_GIVEN TEXT_
□ □ □ □
Studio album by Norman
- Released: March 4, 2003
- Genre: Hip hop, alternative hip hop, Pacific Northwest hip hop
- Length: 71:34
- Label: Under The Needle
- Producer: Onry Ozzborn, Smoke M2D6, Pale Soul

= Polarity (Norman album) =

Polarity is a studio album by American hip hop group Norman, consisting of rappers Onry Ozzborn and Barfly, both members of the Pacific Northwest hip hop collective Oldominion. It was released on Under The Needle on March 4, 2003. The album is a rap opera concept album.

Professional ratings
Review scores
| Source | Rating |
| Exclaim! | Favorable |
| Pitchfork | 8.3/10 |

== Music ==
The album is mostly produced by Onry Ozzborn and Smoke M2D6, with contributions from Pale Soul. Guest appearances include Pale Soul, Hyena, Sulfur, Toni Hill, and MyG.

== Background ==
Polarity casts Onry Ozzborn and Barfly as the mind of a young man named Norman. Throughout the album, the rappers communicate as Norman's conscious, revealing him as the everyday loser, who continually faces depression and counts of aggression.
□ □ □ □
Spatial relation data
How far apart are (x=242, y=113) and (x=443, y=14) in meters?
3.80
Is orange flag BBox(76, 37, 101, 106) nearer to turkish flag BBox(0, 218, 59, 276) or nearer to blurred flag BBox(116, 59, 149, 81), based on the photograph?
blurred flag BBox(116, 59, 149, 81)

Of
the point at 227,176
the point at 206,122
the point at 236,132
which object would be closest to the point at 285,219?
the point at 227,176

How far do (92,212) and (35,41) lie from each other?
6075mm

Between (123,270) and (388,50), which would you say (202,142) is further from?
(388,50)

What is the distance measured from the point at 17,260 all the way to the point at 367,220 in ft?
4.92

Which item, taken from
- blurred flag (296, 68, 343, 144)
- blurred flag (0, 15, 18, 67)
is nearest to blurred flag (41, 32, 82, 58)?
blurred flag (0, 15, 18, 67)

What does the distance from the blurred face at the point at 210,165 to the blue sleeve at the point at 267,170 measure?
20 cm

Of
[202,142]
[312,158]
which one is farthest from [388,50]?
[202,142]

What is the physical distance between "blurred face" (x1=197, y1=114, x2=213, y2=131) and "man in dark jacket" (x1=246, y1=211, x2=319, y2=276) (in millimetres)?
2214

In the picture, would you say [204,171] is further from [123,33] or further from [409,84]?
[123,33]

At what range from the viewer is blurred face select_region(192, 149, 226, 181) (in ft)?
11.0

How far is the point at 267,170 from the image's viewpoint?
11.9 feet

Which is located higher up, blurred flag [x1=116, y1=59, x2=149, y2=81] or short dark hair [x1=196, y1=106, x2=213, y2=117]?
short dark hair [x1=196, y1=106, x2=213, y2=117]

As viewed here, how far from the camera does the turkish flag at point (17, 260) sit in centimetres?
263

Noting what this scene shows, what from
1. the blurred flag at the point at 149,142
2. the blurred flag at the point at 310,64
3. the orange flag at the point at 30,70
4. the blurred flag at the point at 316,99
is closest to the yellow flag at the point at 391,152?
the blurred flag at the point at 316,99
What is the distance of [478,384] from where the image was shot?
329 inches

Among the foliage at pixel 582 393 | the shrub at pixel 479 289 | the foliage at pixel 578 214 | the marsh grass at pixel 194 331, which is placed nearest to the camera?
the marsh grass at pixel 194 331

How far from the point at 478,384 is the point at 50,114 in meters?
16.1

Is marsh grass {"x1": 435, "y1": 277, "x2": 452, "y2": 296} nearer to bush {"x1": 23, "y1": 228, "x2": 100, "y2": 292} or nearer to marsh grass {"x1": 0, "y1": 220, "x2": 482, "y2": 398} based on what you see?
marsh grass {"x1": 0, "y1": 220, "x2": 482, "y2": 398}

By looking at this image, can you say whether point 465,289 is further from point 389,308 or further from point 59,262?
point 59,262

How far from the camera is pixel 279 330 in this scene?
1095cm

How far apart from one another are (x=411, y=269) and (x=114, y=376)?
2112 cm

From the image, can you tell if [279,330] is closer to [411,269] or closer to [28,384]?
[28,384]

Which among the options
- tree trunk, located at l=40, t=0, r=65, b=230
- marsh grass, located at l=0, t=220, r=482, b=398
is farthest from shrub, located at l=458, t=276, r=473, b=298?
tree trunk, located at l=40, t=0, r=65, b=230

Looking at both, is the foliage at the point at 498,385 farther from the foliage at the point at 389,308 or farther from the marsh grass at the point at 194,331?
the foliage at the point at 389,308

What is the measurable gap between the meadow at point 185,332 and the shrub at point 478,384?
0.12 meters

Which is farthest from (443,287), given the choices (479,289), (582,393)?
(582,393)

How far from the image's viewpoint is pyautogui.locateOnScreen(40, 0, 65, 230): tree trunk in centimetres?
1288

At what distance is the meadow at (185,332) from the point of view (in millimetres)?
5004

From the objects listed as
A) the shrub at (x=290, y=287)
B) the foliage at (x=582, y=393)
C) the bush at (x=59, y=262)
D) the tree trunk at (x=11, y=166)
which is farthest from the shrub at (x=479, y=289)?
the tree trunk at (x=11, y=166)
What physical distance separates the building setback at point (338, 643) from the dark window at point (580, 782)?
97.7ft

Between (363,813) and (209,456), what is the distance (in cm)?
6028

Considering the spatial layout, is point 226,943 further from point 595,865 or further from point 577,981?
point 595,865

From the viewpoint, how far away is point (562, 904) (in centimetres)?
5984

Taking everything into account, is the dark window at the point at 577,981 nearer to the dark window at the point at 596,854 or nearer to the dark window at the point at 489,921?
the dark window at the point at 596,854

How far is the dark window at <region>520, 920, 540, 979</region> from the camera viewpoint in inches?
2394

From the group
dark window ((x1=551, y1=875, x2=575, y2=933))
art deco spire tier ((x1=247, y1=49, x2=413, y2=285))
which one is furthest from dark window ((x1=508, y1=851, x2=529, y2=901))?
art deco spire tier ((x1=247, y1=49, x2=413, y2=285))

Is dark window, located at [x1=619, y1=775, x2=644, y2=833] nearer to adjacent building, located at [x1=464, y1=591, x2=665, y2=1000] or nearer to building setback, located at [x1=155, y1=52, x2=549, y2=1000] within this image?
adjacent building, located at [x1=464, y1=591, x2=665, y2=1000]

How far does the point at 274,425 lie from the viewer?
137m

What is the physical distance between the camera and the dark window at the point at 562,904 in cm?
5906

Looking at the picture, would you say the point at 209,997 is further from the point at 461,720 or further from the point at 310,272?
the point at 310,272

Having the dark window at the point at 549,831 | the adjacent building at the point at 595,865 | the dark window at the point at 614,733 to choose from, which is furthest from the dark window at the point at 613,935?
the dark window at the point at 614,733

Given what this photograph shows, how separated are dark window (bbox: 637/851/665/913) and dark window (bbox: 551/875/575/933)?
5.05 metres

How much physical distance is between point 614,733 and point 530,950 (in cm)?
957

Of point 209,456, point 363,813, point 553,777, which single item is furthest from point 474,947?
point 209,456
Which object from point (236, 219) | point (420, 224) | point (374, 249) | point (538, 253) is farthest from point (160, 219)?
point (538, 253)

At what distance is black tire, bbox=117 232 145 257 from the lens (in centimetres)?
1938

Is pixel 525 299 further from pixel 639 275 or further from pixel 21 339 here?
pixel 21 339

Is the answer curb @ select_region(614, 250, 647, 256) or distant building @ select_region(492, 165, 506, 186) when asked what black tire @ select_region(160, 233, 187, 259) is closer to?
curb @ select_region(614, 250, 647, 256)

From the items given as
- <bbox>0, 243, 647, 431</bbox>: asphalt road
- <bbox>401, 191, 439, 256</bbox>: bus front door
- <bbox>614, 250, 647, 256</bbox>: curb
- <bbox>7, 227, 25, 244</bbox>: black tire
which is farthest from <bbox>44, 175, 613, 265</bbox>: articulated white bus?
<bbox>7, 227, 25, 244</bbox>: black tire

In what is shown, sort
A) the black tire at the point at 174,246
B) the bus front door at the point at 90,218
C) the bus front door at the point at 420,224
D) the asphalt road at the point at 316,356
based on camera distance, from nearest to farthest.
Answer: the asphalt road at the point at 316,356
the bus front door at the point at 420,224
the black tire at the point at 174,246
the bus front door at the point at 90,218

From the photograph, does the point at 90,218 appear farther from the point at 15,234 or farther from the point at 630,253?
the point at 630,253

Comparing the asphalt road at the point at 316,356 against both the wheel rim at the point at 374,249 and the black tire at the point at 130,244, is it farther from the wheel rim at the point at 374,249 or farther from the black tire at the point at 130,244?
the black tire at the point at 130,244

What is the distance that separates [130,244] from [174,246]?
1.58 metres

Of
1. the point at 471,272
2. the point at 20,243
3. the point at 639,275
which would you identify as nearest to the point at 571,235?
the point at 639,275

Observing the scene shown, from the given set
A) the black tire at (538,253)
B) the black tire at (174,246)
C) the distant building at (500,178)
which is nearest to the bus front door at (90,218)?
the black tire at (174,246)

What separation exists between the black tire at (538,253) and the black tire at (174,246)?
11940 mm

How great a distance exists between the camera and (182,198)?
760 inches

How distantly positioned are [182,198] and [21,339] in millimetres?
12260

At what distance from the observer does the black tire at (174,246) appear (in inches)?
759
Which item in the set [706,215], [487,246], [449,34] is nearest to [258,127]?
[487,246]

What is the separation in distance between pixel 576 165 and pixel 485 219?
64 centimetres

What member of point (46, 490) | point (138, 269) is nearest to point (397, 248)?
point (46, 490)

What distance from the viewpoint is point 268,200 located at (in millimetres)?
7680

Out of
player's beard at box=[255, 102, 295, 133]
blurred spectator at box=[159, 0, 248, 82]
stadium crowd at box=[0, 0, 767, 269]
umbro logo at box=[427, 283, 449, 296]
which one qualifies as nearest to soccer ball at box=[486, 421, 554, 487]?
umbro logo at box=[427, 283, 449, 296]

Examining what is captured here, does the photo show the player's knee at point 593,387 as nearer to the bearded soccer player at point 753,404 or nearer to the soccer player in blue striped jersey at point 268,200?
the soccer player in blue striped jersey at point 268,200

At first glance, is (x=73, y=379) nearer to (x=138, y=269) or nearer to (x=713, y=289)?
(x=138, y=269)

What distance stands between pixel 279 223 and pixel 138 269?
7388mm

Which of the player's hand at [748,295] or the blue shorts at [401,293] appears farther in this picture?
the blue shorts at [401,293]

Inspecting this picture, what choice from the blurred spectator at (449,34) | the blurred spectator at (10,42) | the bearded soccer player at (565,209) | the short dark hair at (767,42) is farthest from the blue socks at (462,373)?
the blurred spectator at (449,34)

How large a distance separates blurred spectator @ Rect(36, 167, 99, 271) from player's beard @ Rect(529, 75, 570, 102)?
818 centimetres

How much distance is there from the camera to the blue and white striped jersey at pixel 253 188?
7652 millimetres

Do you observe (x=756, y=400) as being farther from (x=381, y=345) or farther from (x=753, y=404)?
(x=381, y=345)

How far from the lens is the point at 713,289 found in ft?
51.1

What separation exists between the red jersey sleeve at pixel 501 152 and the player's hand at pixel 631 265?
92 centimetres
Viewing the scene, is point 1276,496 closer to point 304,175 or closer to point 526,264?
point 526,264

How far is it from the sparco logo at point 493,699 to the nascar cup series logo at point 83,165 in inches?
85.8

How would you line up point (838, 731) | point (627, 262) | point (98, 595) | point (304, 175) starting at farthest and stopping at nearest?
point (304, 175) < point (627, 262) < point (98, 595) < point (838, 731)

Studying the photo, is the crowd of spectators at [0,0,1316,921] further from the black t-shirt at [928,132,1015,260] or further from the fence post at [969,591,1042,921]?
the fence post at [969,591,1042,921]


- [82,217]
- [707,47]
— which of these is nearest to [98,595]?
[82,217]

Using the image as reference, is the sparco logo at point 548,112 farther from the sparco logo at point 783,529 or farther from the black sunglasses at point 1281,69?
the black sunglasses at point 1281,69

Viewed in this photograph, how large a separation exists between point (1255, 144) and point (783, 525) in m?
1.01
□ □ □ □
_TASK REQUIREMENTS_
[A] Answer these questions using the Polarity text:
(i) On which label was the album released?
(ii) What rating did Pitchfork give the album?
(iii) What is the name of the young man whose mind Onry Ozzborn and Barfly portray?
[B] Reproduce everything in the Polarity text from "Polarity is a" down to "Hill, and MyG.".

_ANSWERS BELOW_
[A]
(i) Under The Needle
(ii) 8.3/10
(iii) Norman

[B]
Polarity is a studio album by American hip hop group Norman, consisting of rappers Onry Ozzborn and Barfly, both members of the Pacific Northwest hip hop collective Oldominion. It was released on Under The Needle on March 4, 2003. The album is a rap opera concept album.

Professional ratings
Review scores
| Source | Rating |
| Exclaim! | Favorable |
| Pitchfork | 8.3/10 |

== Music ==
The album is mostly produced by Onry Ozzborn and Smoke M2D6, with contributions from Pale Soul. Guest appearances include Pale Soul, Hyena, Sulfur, Toni Hill, and MyG.